The 54-year old Heller already stands out amongst his Hawkeye coaching peers, both past and present, because there haven’t been many Iowa head coaches who turned a habitual loser into a consistent winner.

Of course, there is Hayden Fry in football, whose rebuilding job in the early 1980s made him a Hawkeye legend. A program that hadn’t had a winning season in nearly two decades made it to the Rose Bowl in Fry’s third season as head coach.

Iowa’s historic turnaround under Fry happened about 25 years after Forest Evashevski had rebuilt the Iowa football program. Iowa had finished with a losing record in 13 of the 18 previous seasons before Evashevski took over in 1952.

Evashevski led Iowa to its only two victories in the Rose Bowl and to its only share of a national title with the 1958 team the recipient of the Grantland Rice Award.

Vivian Stringer turned a mediocre Iowa women’s basketball program into a Big Ten power after being hired in 1983. But the program had only been around since 1974, so there was little tradition to speak of, good or bad.

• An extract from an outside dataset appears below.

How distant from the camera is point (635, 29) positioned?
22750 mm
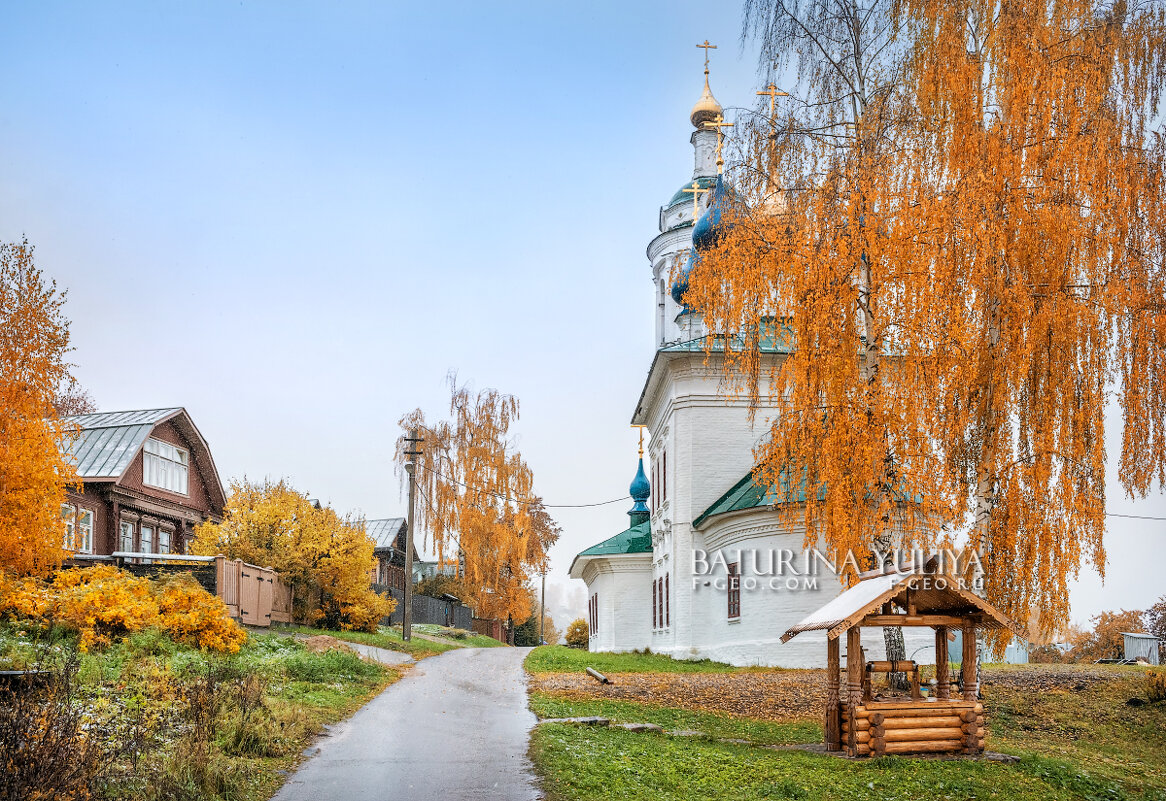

Gayle Blevins in softball and Judith Davidson in field hockey also built Big Ten powers, but both sports still were in their infancy when they took over at Iowa, so the circumstances were different.

Iowa’s rise under Heller isn’t unprecedented, but is extremely rare.

Winning is hard enough. But to turn a long-time loser into a sustained winner is exceptionally hard.

Glenn Patton in men's swimming, Mark Hankins in men’s golf and Larry Wieczorek in men’s track and field all deserve credit for ending years of mediocrity. But it’s hard to think of many Iowa coaches beyond those already mentioned in this column who turned a habitual loser into a winner.

Lute Olson rebuilt a struggling Iowa men’s basketball program in the mid-1970s, but the program was far from a habitual loser when he took over.

Iowa had won a Big Ten regular-season title as recently as 1970 when Ralph Miller’s legendary "Six-Pack" finished 14-0 in conference play and averaged over 100 points per game.

Bucky O'Connor led the Iowa men's basketball program to unprecedented success in the mid-1950s, highlighted by an NCAA runner-up finish to a Bill Russell-led San Francisco squad in 1956. But Iowa also had finished with a winning record in nine of the previous 11 seasons before O'Connor was hired, including a 17-1 record in 1945.

O'Connor took a good program and made it much better before being killed in a car accident in 1958.   

The Iowa football program was coming off a 3-8 season in 1998 when Kirk Ferentz replaced Fry as head coach. Talent was in short supply, but there still was plenty of tradition with Iowa having combined to win 16 games in the 1996 and 1997 seasons. The 1996 squad also crushed Texas Tech 26-0 in the Alamo Bowl, while the 1997 squad climbed to eighth in the national rankings after starting 4-0.

Even the great Dan Gable inherited a good situation at Iowa in 1976 with the Iowa wrestling team having won the previous two national titles under his predecessor, Gary Kurdelmeier. Gable would go on to build a dynasty, but he had something good to start with.

Heller, on the other hand, inherited a program that had been mostly mediocre or worse during the previous 25 years.

Jack Dahm and Scott Broghamer both had their moments while coaching the Iowa baseball team, but neither could sustain success.

Duane Banks led the Iowa baseball team to its only World Series appearance in 1972, and Iowa’s home field is named after him. But the program also was struggling when Banks retired in 1997 and didn’t fully recover until Heller arrived in 2014.

Heller has led Iowa to four consecutive 30-win seasons with a fifth almost certain to happen. He is traveling a path that few others have at Iowa.

Heller’s success shows how big of a difference the right or wrong head coach can make.

It was the same with former Iowa men’s basketball coach Todd Lickliter, but for all the wrong reasons.

Fran McCaffery deserves credit for cleaning up Lickliter’s mess, but the Iowa men’s basketball program still had more tradition than baseball when McCaffery was hired in 2010.

Baseball had been mediocre for so long that you started to wonder if the circumstances ever would change.

They finally did under Heller and that puts him in a special group.